EXTRACT PROVIDED:
—————
In order to motivate compliance with Articles III and IV, the IAD furnishes its own sanction for the failure to try charges in a timely manner.   Article V(c) provides that

[i]f the appropriate authority shall refuse or fail to accept temporary custody of said person, or in the event that an action on the indictment, information, or complaint on the basis of which the detainer has been lodged is not brought to trial within the period provided in Article III or Article IV hereof, the appropriate court of the jurisdiction where the indictment, information, or complaint has been pending shall enter an order dismissing the case with prejudice, and any detainer based thereon shall cease to be of any force or effect.

D.C.Code § 24-701 art. V(c);  see also 18 U.S.C. app. § 2 art. V(c).  Although not universally agreed upon, this court, consistent with Article V(c)' s plain language, has not required a demonstration of prejudice before an inmate defendant may prevail in seeking to dismiss pending charges that have not been timely brought for trial.   See Haigler v. United States, 531 A.2d 1236, 1240 n. 5 (D.C.1987) (“A requirement of prejudice is found neither in the [IAD] nor in its interpretations.”) (citing Mauro, 436 U.S. at 364-65, 98 S.Ct. 1834 (dismissal for violation of timely trial provision granted without examining whether defendant was prejudiced by delay)).   But see, e.g., Nelms v. State, 532 S.W.2d 923, 927 (Tenn.1976) (holding that dismissal of charges is not automatically required for violations of time limits in Article III or IV because of the separate language in the IAD that states that if “good cause” is shown the court may grant any necessary or reasonable continuance of trial);  State v. Angelone, 67 Wash.App. 555, 837 P.2d 656, 660 (1992) (applying a case-by-case approach where the court examines bad faith of the prosecutor and prejudice to the defendant in determining whether dismissal is appropriate).3

 Also important to a complete understanding of this case is the relationship between a detainer and a writ of habeas corpus ad prosequendum.   The latter instrument is a writ commanding the immediate removal of a prisoner from incarceration so that he or she may be transferred into the jurisdiction from which the writ issued to stand trial on charges for crimes committed within that jurisdiction.   See Carbo v. United States, 364 U.S. 611, 615, 81 S.Ct. 338, 5 L.Ed.2d 329 (1961).  “Since the time of Ex parte Bollman, [8 U.S. (4 Cranch) 75, 2 L.Ed. 554 (1807)], the statutory authority of federal courts to issue writs of habeas corpus ad prosequendum to secure the presence, for purposes of trial, of defendants in federal criminal cases, including defendants then in state custody, has never been doubted.”  Mauro, 436 U.S. at 357-58, 98 S.Ct. 1834.   As a creation of Congress, the Superior Court of the District of Columbia has the authority under the All Writs Act, 28 U.S.C. § 1651 (1994), to issue ad prosequendum writs.   See United States v. Palmer, 393 A.2d 143, 146 (D.C.1978).   The availability of the writ to secure a prisoner's presence at trial in the federal and D.C. judiciaries persists, moreover, undiminished by the IAD. See Mauro, 436 U.S. at 358, 98 S.Ct. 1834 (“The role and functioning of the ad prosequendum writ are rooted in history, and they bear little resemblance to the typical detainer which activates the provisions of the IAD.”).   This does not mean, however, that these independent regimes never intermingle.   The Supreme Court has determined that while a writ of habeas corpus ad prosequendum is not a detainer triggering the protections of the IAD, it may nonetheless serve as a request for temporary custody under Article IV(a) in those cases in which a detainer already has been filed.   See Mauro, 436 U.S. at 361-62, 98 S.Ct. 1834.
—————
DATA SHOWN:

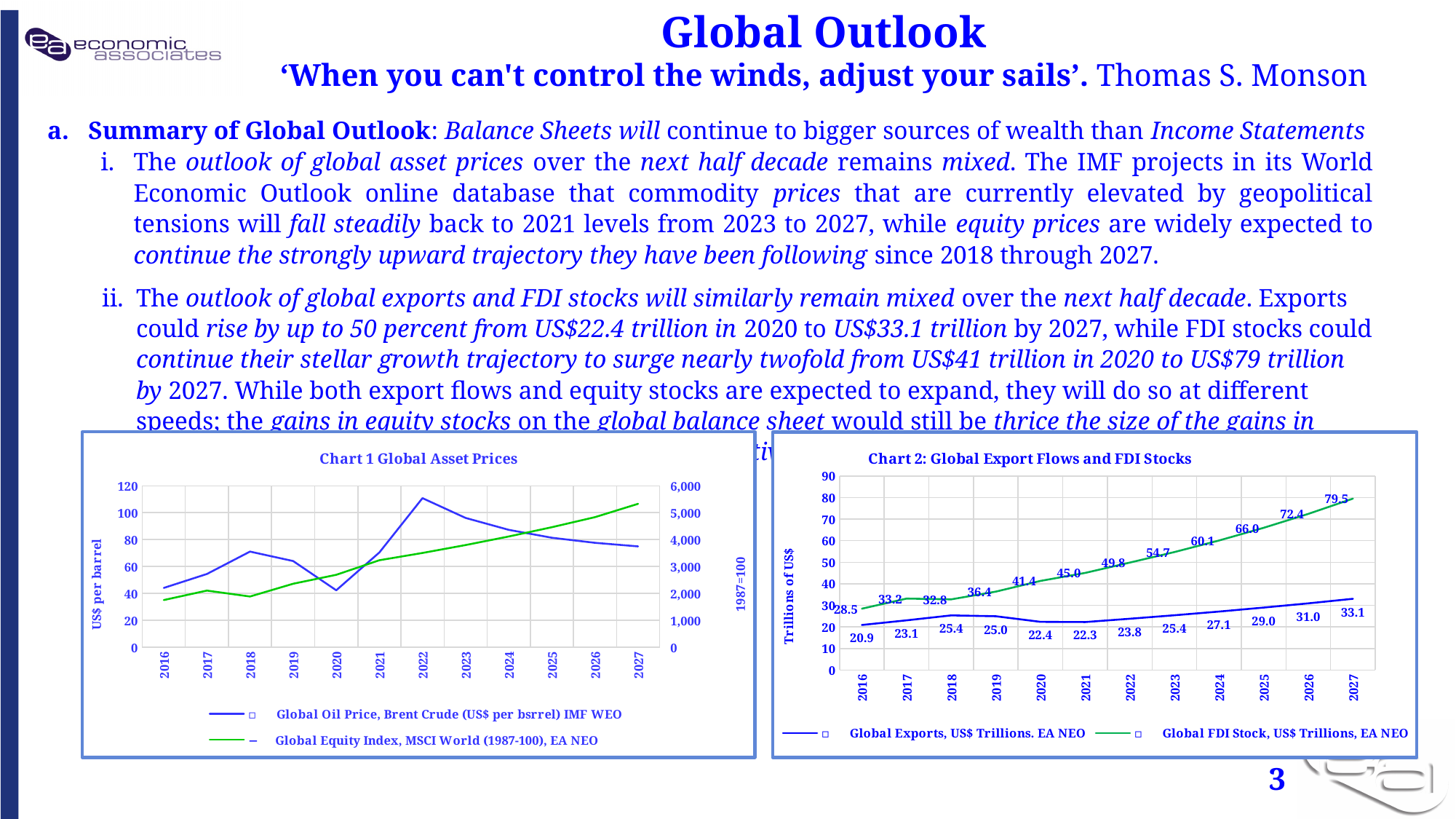
In Chart 1 Global Asset Prices, is the Global Oil Price in 2020 greater or less than 60? less In Chart 2: Global Export Flows and FDI Stocks, what is the value of Global Exports in 2020? 22.4 In Chart 2: Global Export Flows and FDI Stocks, in which year is Global FDI Stock highest? 2027 How many series does the legend of Chart 1 Global Asset Prices list? 2 In Chart 2: Global Export Flows and FDI Stocks, which is larger in 2016, Global Exports or Global FDI Stock? Global FDI Stock In Chart 2: Global Export Flows and FDI Stocks, what is the difference between Global FDI Stock and Global Exports in 2027? 46.4 What kind of chart is Chart 1 Global Asset Prices? Line chart In Chart 1 Global Asset Prices, does the Global Equity Index rise or fall from 2016 to 2027? Rises In Chart 1 Global Asset Prices, is the Global Oil Price in 2022 greater or less than 100? greater In Chart 2: Global Export Flows and FDI Stocks, how many years are plotted on the x axis? 12 In Chart 2: Global Export Flows and FDI Stocks, in which year is Global Exports lowest? 2016 In Chart 2: Global Export Flows and FDI Stocks, what is the value of Global FDI Stock in 2027? 79.5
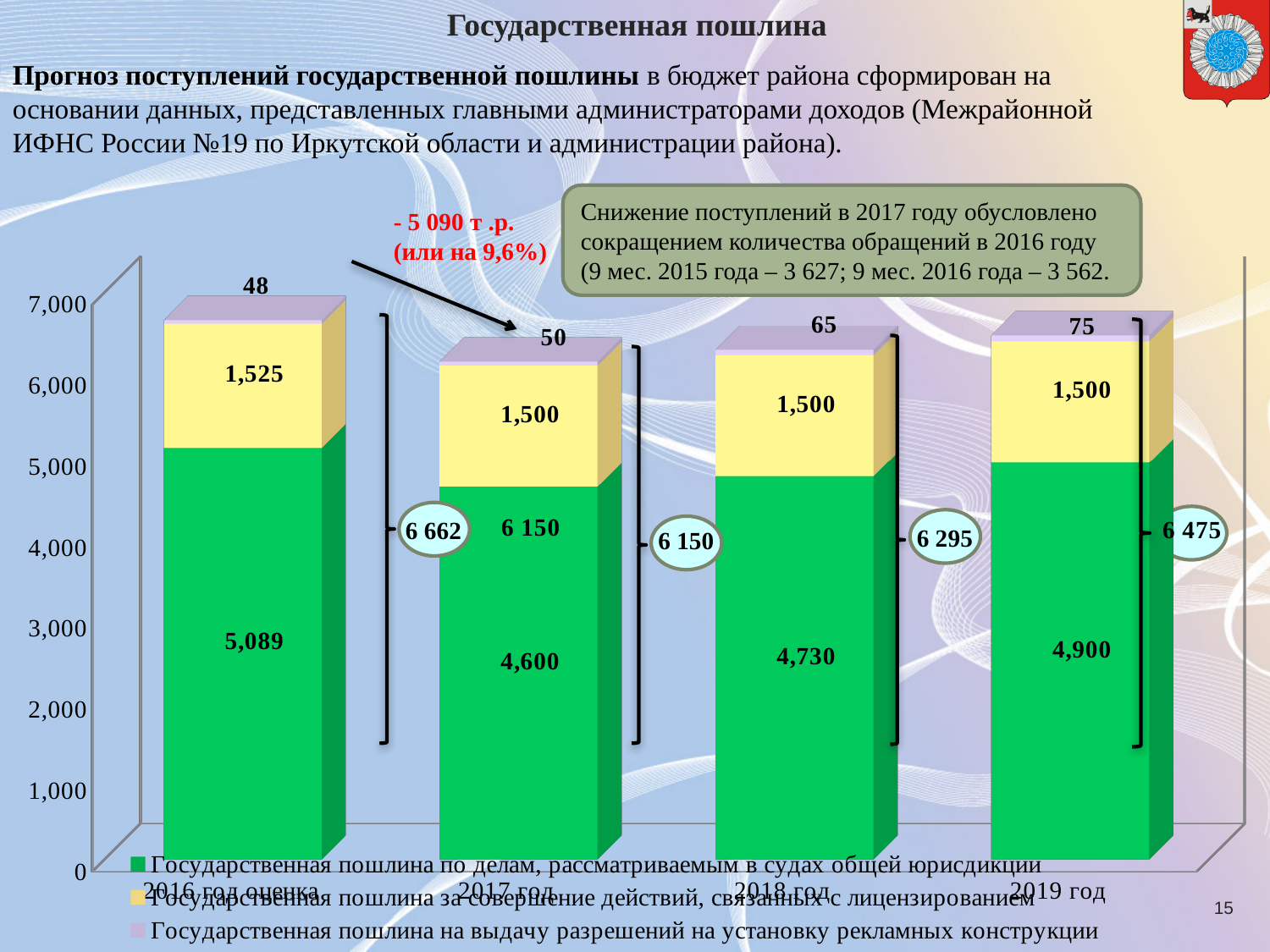
What is the difference between the green series values for 2019 год and 2018 год? 170 Which year has the lowest value for the green series (courts of general jurisdiction)? 2017 год What is the value of the purple series (Государственная пошлина на выдачу разрешений на установку рекламных конструкции) for 2019 год? 75 What is the value of the yellow series (Государственная пошлина за совершение действий, связанных с лицензированием) for 2016 год оценка? 1,525 What is the total of the stacked bar for 2018 год? 6 295 What is the value of the green series (Государственная пошлина по делам, рассматриваемым в судах общей юрисдикции) for 2016 год оценка? 5,089 How many series does the legend list? 3 Do the stacked bar totals rise or fall from 2017 год to 2019 год? rise Is the green series value for 2017 год larger or smaller than for 2016 год оценка? smaller What type of chart is shown on the slide? stacked bar chart How many year categories are shown on the x axis? 4 Which year has the highest stacked bar total? 2016 год оценка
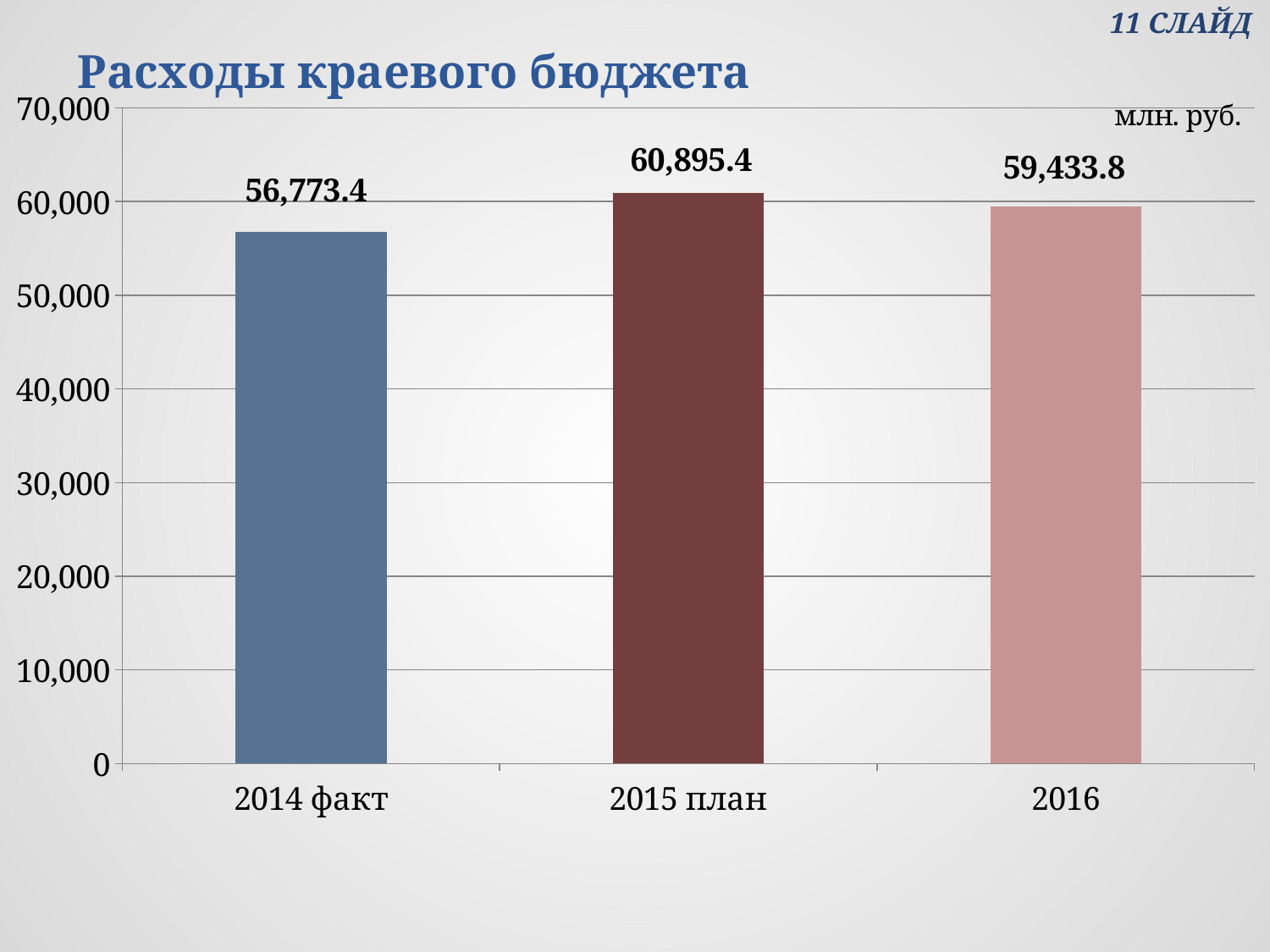
What kind of chart is shown on the slide? bar chart Is the value for 2014 факт greater or less than 60,000? less What unit of measurement is indicated on the chart? млн. руб. What is the value for 2016? 59,433.8 What is the difference between the values for 2015 план and 2014 факт? 4,122.0 What is the value for 2015 план? 60,895.4 How many categories are shown on the x axis? 3 What is the difference between the values for 2015 план and 2016? 1,461.6 What is the value for 2014 факт? 56,773.4 Which is larger, the value for 2016 or the value for 2014 факт? 2016 Which category has the highest value? 2015 план Which category has the lowest value? 2014 факт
—————
WHAT YOU NEED TO DO:
a - Please copy the detainer excerpt starting with "In order to" and going on through "force or effect.", and change "detainer" to "hold order" wherever it appears.
b - In the detainer excerpt, what statute gives the Superior Court of the District of Columbia authority to issue ad prosequendum writs?

ANSWER SET:
a -
In order to motivate compliance with Articles III and IV, the IAD furnishes its own sanction for the failure to try charges in a timely manner.   Article V(c) provides that

[i]f the appropriate authority shall refuse or fail to accept temporary custody of said person, or in the event that an action on the indictment, information, or complaint on the basis of which the hold order has been lodged is not brought to trial within the period provided in Article III or Article IV hereof, the appropriate court of the jurisdiction where the indictment, information, or complaint has been pending shall enter an order dismissing the case with prejudice, and any hold order based thereon shall cease to be of any force or effect.

b - The All Writs Act, 28 U.S.C. § 1651 (1994).